A whistleblower submitted a complaint to the Intelligence Community Inspector General (ICIG), which the ICIG was then required by law to pass on to the Senate and House Intelligence Committees. Acting Director of National Intelligence Joseph Maguire intercepted the complaint and stonewalled when Adam Schiff, chair of the House Intelligence Committee subpoenaed the document and him to appear before the committee. (Lawfare) Later reports were that the complaint was against something that President Donald Trump did and that multiple actions were included in it.
More specifically, a telephone conversation that included a promise to a foreign leader was said to be part of it. Initial speculation centered around Vladimir Putin and possible sharing of information about agents inside Russia. Then we were told that the country involved was Ukraine and its new president, Volodymyr Zelensky.
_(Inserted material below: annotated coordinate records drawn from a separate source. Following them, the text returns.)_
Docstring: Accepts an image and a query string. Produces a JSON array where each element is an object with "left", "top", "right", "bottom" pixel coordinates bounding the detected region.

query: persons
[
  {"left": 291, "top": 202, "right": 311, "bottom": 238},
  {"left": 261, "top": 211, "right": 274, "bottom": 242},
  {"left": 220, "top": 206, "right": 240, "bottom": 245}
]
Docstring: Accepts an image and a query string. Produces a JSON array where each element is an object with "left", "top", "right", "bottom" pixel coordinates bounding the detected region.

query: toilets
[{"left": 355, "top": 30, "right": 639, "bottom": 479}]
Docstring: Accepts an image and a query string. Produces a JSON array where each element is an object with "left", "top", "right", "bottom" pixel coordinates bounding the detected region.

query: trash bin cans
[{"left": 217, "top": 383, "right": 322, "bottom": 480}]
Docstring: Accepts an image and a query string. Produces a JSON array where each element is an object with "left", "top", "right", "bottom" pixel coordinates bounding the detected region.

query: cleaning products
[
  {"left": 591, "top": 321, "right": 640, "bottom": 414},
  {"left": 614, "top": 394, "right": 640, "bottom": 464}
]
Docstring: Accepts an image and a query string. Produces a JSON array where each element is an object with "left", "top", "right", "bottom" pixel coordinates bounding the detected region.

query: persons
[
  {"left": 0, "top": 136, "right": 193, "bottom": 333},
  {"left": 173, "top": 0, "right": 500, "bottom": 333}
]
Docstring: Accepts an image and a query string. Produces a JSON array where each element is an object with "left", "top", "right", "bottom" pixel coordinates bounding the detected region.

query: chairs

There was a great scramble to find recent news about Trump’s interactions with Ukraine, and a timeline suggested that Trump had withheld aid that Congress had voted for Ukraine until Zelensky agreed to find (or manufacture) dirt on the business dealings of Joe Biden’s son, Hunter. And there seems to have been an additional $140 million that went to Ukraine later.
In a wild interview with Chris Cuomo, Rudy Giuliani, the President’s lawyer, admitted that he had asked Ukrainian officials to investigate the Bidens. Trump initially tweeted a number of contradictory things about his conversation with Zelensky. On Sunday, he admitted that he had asked Zelensky to look into the Bidens.
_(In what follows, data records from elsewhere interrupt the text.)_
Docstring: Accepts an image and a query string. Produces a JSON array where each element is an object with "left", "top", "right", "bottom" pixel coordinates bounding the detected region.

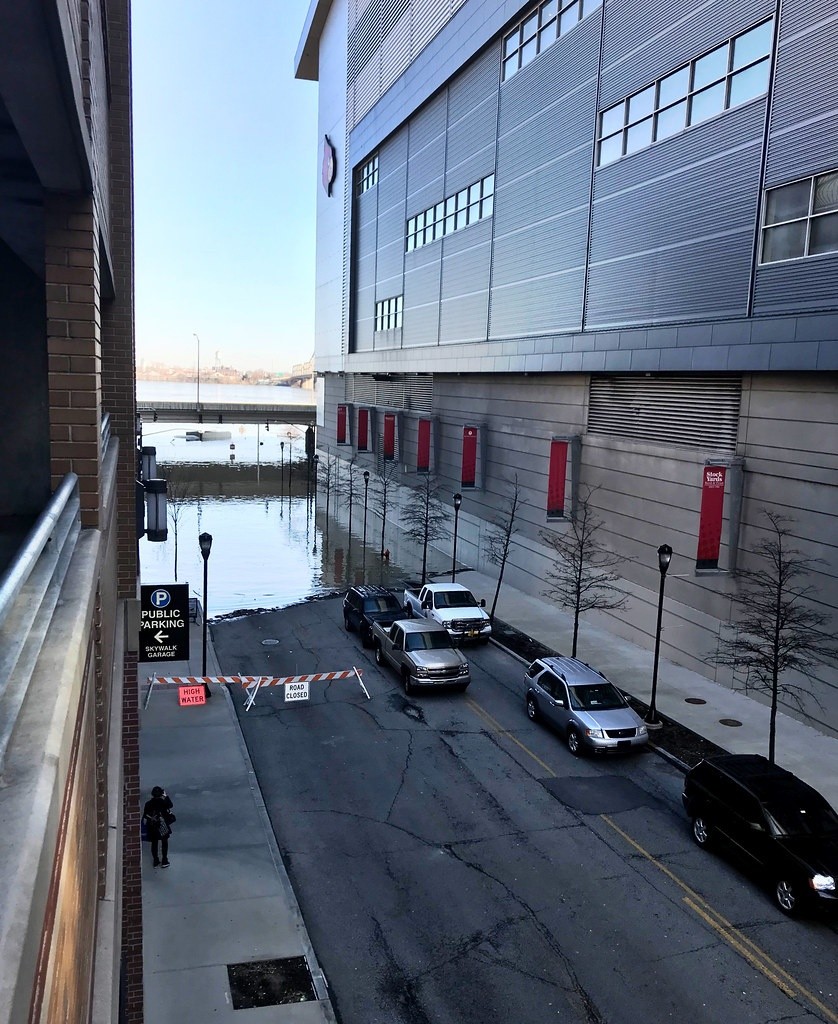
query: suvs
[
  {"left": 341, "top": 583, "right": 406, "bottom": 649},
  {"left": 523, "top": 655, "right": 650, "bottom": 755},
  {"left": 682, "top": 753, "right": 838, "bottom": 914}
]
This is where the story bifurcates. On the one hand, we have the whistleblower complaint, about which we know little. The reports of a promise and multiple interactions seem not to fit with what Giuliani and Trump have admitted to. The Acting DNI continues to (probably illegally) stonewall Congress.
On the other, we have the admission of the President and his lawyer that they were engaged in strongarming the new president of Ukraine to help them with Trump’s re-election campaign. This is clearly a misuse of power, a high crime or misdemeanor, suitable for a charge in impeachment. This is what the news has been running with.
Both stories are important, and different from each other. Trump’s Ukraine blackmail/ extortion/ soliciting campaign assistance from a foreign country did not come directly from the whistleblower complaint. It came from Trump and Giuliani’s admissions in response to speculation about what that complaint contained. Trump has (sorta, in his confusing way) offered a transcript of the telephone conversation, maybe redacted.
That’s not enough. The stories have become separate, but they are related at a fundamental level that has to do with Trump’s corruption. Congress must continue to investigate the whistleblower complaint and include the Ukraine connection.
Trump loves to confuse things, and that’s what he’s doing now. We’ve got to keep things clear in our minds.